The Group is mainly engaged in energy and natural resources (including precious metals) related projects, provision of loan financing and investment and management consultation services in the PRC and provision of advising on securities and securities dealing and brokerage services in Hong Kong.
The Group's loss attributable to shareholders for the year ended 31-03-2019 amounted to HKD 63.34 million. Basic loss per share was HKD 0.0401. No dividend declared. Turnover amounted to HKD 34.97 million, an increase of 13.6% over the same period last year, gross profit margin down 0.3% to 97.0%. (Announcement Date: 27 Jun 2019)
Business Review - For the year ended March 31, 2019
The Group’s main operating segments are investment in energy and natural resources (including precious metals) related projects, Money lending business and Financial services business as set out in note 5 to the consolidated results of the Company.
Investment in energy and natural resources (including precious metals) related projects
a. The Aohan Qi Mine
The Group maintains the Aohan Qi Mine in Inner Mongolia which is undergoing a period of smallscale operation and the Group renewed the mining permit of Aohan Qi gold mine on 19 April 2018, which will remain valid until 19 April 2021. The Group has also obtained the Safety Mining Permit* （安全生產許可証）for the mining in the Aohan Qi Mine until 23 February 2020.
b. Consultancy business in mining industry
The current business scope of the consultancy business in mining industry included mining exploration advice, technical advice, economic and information consultancy services. With the relevant experience in acquisition, exploitation and exploration in mining business and the relevant professional experts retained by the Group, the Group has commenced its mining consultancy business with the customers by utilising its internal professional experts since July 2018.
The mining consultancy services provided to customers include operation management, licence application, licence extension, exploration management, geological and technical field services, assisting in exploration auditing, business development, and other related technical services.
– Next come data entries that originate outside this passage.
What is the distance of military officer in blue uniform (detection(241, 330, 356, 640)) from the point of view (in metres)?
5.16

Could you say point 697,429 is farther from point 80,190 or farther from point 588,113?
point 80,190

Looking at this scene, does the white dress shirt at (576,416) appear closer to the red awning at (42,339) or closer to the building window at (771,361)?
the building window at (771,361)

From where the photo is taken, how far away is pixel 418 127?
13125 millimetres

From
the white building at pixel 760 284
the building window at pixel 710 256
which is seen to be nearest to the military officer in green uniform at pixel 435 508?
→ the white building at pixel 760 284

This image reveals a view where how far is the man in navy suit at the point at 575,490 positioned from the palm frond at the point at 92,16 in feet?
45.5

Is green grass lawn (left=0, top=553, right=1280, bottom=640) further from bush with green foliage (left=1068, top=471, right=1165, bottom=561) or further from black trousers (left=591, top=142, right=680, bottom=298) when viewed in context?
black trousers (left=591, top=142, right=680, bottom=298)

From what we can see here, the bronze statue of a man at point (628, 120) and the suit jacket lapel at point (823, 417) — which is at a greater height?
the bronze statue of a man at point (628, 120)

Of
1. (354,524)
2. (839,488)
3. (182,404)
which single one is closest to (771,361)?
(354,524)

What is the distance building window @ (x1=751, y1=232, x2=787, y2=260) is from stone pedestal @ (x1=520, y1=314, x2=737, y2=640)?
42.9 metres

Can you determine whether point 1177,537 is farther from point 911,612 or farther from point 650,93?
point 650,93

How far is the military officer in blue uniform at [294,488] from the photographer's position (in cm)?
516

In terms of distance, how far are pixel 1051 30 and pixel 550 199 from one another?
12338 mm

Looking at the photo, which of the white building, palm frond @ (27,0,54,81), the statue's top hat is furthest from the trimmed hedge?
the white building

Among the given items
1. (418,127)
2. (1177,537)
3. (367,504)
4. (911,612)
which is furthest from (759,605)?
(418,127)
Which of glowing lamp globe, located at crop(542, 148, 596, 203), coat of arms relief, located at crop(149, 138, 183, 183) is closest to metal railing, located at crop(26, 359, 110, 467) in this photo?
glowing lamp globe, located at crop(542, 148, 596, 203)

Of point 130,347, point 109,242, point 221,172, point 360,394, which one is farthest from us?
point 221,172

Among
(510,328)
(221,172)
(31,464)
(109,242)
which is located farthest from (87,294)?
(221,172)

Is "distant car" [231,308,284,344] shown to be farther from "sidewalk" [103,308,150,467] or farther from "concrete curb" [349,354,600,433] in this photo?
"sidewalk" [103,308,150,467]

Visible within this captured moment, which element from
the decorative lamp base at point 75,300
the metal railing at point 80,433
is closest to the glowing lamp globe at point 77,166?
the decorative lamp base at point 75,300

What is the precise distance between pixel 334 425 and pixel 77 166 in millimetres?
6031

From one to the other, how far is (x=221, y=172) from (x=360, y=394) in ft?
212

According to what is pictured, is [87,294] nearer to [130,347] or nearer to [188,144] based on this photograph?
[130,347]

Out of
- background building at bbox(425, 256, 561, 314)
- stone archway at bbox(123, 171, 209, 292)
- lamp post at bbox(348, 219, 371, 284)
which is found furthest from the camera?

For the year ended 31 March 2019, the Group recorded approximately HK$6.7 million revenue from the mining consultancy services.
To the best knowledge of the Directors, the PRC government is implementing an indirect supervision and establishing a self-disciplinary norm on the mining consulting industry. Besides, most of the small and medium-sized enterprises engaged in mineral business in the PRC have weak professional skills and insufficient understanding of the relevant regulatory requirements. There is an increasing demand from these enterprises seeking professional advice and technical support.
Meanwhile, the PRC government has strengthened its governance in environmental protection and implemented more strict standards and policies in relation to environmental protection. The small and medium-sized enterprises engaged in the mining business need guidance from professional expert in order to comply with the tight requirement from the PRC government. Therefore, the Directors are of the view that there will be an increasing demand in the professional mining consultancy services in coming future.
Money lending business
The Directors are of the view that the demand for the Group’s loan financing business is increasing as small and medium enterprises in Jilin, the PRC may need more funding to finance their daily working capitals. Therefore, the Company will adopt a more prudent lending policy to strengthen the control on credit risks. The Directors are of the view that, the increasing demand for the loan financing business in Jilin together with the more prudent lending policy and other precautions measure for the loan financing business, the financial results of the loan financing business will improve.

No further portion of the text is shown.